> **WHAT YOU NEED TO DO**
1. In the passage on Kenya's public debt, what average interest rate does domestic borrowing carry?
2. Carry on the passage about Kenya's public debt, picking up after its final sentence.

> **EXTRACT PROVIDED**

<<<<

As of March 2025, Kenya’s total public debt reached approximately KSh 11.02 trillion, equivalent to around 65.7% of GDP, according to the 2025 Medium-Term Debt Strategy. This includes KSh 5.9 trillion in domestic borrowing and KSh 5.09 trillion in external debt . Another report estimated Kenya spent KSh 1.85 trillion in the year ending June 2025 just to service that debt, with interest alone accounting for KSh 1.1 trillion . To put that into perspective, interest payments now exceed spending on critical areas such as health and education.
Kenya’s debt has varied maturity structures. Domestic debt is primarily short- and medium-term government securities—Treasury bonds and bills—which typically mature between 90 days and 7 years. External debt, in contrast, often comes with longer repayment periods ranging from 15 to 30 years, especially in concessional loans from institutions like the World Bank.
Repaying debt involves both principal repayments and interest payments, funded largely through tax revenue. In fiscal year 2024/25, principal and interest payments consumed roughly 89% of Consolidated Fund Services . That leaves less capital available for development and essential services unless more revenue is generated or borrowing increases.
Domestic debt refers to loans contracted within Kenya—from local institutions such as pension funds, commercial banks, and retail investors. As of April 2025, gross domestic debt had risen to around KSh 6.15 trillion, approximately 54% of total public debt. This borrowing draws heavily from domestic capital markets and often comes with higher interest rates—around 13% on average.
Drawing funds from banks can also crowd out private sector lending, since banks often favor purchasing government securities over extending credit to businesses. Short-term maturities—like 90-day bills—create continual refinancing risk, while high monthly interest payments shrink fiscal room for other priorities.
Rapid debt accumulation has real-world effects. Kenya now spends around KSh 5.1 billion daily on debt obligations, totaling KSh 1.8 trillion annually . When such large revenues are devoted to borrowing and interest, public investments in roads, hospitals, schools, and subsidies are squeezed.

>>>>

> **SUPPLIED DATA**
<<<<

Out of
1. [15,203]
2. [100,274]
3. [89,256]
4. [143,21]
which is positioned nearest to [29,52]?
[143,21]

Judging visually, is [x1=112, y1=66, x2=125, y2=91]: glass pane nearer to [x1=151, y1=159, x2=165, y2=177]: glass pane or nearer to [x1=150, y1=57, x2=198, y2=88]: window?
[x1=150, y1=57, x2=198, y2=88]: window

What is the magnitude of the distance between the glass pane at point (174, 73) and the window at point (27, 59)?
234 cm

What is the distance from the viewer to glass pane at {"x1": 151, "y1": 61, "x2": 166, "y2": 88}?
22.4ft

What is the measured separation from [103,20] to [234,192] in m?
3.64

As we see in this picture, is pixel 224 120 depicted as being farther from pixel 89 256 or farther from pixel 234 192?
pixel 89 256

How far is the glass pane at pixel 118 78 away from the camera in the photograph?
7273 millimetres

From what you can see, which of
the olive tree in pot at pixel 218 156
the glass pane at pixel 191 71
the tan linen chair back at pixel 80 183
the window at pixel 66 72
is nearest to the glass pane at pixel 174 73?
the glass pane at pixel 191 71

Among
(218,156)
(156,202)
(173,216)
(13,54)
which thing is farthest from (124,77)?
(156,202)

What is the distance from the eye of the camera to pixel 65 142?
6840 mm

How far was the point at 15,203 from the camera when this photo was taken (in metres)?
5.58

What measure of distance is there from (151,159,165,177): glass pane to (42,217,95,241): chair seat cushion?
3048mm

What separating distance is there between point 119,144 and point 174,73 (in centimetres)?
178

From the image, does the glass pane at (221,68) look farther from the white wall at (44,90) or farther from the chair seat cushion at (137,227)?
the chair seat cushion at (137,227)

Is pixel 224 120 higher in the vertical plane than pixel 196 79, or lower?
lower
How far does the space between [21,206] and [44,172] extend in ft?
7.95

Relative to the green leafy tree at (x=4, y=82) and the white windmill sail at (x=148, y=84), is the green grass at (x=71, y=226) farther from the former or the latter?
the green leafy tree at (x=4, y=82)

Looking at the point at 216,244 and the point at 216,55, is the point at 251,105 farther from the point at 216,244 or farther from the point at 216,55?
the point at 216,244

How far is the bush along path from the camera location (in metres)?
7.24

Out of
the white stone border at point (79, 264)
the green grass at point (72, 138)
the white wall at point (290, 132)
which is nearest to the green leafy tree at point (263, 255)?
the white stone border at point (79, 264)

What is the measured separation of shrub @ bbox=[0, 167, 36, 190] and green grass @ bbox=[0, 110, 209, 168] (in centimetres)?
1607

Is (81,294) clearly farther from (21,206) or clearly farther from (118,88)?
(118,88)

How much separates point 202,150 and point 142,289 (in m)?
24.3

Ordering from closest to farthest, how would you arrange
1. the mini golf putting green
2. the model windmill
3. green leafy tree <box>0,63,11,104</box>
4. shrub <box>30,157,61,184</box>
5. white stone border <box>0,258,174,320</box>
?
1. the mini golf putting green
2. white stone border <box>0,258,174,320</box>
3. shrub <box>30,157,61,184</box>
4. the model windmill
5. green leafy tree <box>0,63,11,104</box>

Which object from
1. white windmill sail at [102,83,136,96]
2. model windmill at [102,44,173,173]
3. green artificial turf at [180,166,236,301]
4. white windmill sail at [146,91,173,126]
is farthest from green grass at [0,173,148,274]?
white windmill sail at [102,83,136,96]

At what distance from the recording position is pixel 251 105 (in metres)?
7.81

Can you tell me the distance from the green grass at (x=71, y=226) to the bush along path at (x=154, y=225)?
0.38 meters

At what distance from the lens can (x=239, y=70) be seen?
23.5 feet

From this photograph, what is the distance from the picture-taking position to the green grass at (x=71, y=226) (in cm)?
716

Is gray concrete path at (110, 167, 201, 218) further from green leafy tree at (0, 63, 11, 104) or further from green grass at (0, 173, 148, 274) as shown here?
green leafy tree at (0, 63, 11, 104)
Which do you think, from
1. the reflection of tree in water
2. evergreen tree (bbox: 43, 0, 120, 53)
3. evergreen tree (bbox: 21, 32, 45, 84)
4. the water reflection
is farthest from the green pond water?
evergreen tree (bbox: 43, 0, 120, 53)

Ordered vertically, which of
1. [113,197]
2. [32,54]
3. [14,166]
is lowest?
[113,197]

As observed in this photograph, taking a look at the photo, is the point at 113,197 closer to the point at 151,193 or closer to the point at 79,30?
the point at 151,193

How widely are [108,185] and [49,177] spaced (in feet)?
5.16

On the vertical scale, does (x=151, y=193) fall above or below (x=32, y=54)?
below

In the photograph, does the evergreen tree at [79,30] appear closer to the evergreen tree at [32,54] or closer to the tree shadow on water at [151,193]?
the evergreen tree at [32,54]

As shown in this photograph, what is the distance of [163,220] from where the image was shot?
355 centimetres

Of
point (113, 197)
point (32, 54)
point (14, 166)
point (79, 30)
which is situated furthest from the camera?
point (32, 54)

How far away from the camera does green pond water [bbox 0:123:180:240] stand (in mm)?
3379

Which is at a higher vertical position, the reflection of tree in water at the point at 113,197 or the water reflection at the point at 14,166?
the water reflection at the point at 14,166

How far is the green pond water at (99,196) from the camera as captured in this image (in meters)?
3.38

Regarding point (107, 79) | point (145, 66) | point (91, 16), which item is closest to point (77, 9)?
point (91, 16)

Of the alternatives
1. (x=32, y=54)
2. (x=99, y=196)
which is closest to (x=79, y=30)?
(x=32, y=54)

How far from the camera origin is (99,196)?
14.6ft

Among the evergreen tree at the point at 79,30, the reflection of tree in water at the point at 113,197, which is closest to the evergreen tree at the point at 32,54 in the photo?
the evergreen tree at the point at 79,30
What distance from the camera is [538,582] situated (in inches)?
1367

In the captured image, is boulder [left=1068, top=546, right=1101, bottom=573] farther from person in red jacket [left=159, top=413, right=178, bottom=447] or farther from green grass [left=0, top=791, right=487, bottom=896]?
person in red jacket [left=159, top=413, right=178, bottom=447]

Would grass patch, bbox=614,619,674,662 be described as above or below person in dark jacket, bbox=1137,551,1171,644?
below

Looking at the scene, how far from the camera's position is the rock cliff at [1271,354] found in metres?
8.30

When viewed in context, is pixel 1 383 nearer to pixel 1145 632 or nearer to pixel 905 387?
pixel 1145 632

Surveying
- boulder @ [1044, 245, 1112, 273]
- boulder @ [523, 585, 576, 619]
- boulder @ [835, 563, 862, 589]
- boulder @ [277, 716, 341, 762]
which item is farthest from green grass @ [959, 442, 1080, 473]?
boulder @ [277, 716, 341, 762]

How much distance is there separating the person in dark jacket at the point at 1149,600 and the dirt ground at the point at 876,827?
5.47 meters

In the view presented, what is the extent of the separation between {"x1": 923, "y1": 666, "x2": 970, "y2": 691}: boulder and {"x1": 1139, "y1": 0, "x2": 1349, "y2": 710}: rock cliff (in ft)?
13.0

>>>>

> **ANSWERS TO EACH TASK**
1. Around 13% on average.

2.
High debt also leads to higher interest rates, as lenders demand compensation for risk. The World Bank noted that Kenya’s heavy domestic borrowing was crowding out private investment and depressing economic growth, with GDP growth lowered to about 4.5% in 2025 . Sustained high debt servicing may even trigger rating downgrades, making future borrowing more expensive; Moody’s and others have already flagged Kenya’s rising credit risk .
A default occurs when a government fails to meet debt payments. Kenya remains current on payments, but its reliance on short-term domestic debt and exposure to currency exchange risks leaves it vulnerable. External debt in foreign currencies becomes costlier if the shilling weakens. Maturing Treasury bills could also become difficult to roll over in a tightening market.
That said, Kenya is explicitly working to reduce short-term risk, extend debt maturities, and shift toward cheaper external borrowing through the 2025–2028 Medium-Term Debt Strategy . The government hopes to lower the debt-to-GDP ratio to 57.8% by 2028.
These macroeconomic dynamics have real consequences for individuals:
Government debt becomes a burden when servicing costs crowd out public spending, raise interest rates, and threaten economic stability. In Kenya’s case, internal borrowing accounts for just over half of total debt, and heavy reliance on short-term instruments heightens refinancing risks.
That said, the government’s new debt strategy acknowledges the problem and outlines measures to manage it responsibly. As a Kenyan, it’s important to stay informed, support transparent fiscal policies, and understand how borrowing choices today affect your taxes, services, and economic opportunities tomorrow.